### Excerpted text:
Cons of the Cash Deal:
- Financing can become a headache for the acquirer. If the company doesn’t have enough cash on hand, they need to decide; how to raise that cash? Bond offerings are cheaper but take longer to complete, where equity offerings are more expensive but quicker to fulfill. There is also the issue of using cash from operations or reserves, which could deplete those reserves or cash flows and impair the company in the future.
- Taxes, everybody’s favorite, are an issue in all-cash transactions. When the seller receives their cash, it becomes a taxable event, with the seller having to pay taxes on at least one level of the capital gain, depending on the seller’s tax situation, which could end up quite expensive.
Pros of the All-Stock Deal:
- The biggest perk for using all-stock to buy another company is the acquirer keeping its cash hoard. Or, if they are strapped for cash at the time, they can use its stock to make the acquisition, saving the hassle of raising funds. By using stock instead of cash, the company can save its dry powder for any other situation that might arise.
- For shareholders of the acquired company, receiving stock instead of cash, they can hold onto that stock and defer any capital gains from the acquisition. The stock-for-stock deal is exempt from tax implications until shareholders sell their shares or deferred capital gains tax status.
- The potential for new growth from the new entity and share appreciation over time is a bonus.
- The acquirers of the new company assume control of the entity and have to make all the operational decisions in the future, where the minority owners can sit back and wait for the profits to roll in.
- Risk is shared between the acquirer and the acquired company.

### Dataset excerpt:
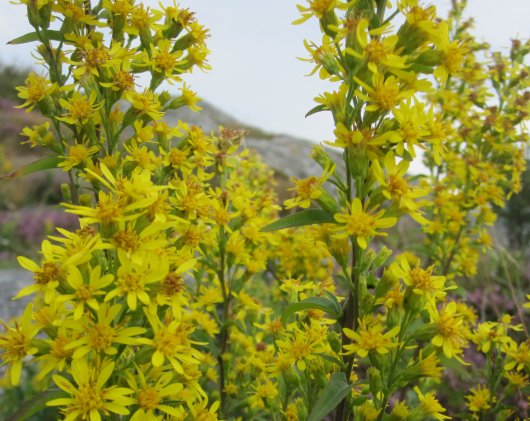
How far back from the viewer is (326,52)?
159 centimetres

### Problems to work on:
(a) In the excerpt on cash and stock acquisitions, which kind of offering is cheaper but slower to complete?
(b) Retype the stretch of the excerpt on cash and stock acquisitions from "- For shareholders" through "the acquired company.".

### In response:
(a) Bond offerings

(b)
- For shareholders of the acquired company, receiving stock instead of cash, they can hold onto that stock and defer any capital gains from the acquisition. The stock-for-stock deal is exempt from tax implications until shareholders sell their shares or deferred capital gains tax status.
- The potential for new growth from the new entity and share appreciation over time is a bonus.
- The acquirers of the new company assume control of the entity and have to make all the operational decisions in the future, where the minority owners can sit back and wait for the profits to roll in.
- Risk is shared between the acquirer and the acquired company.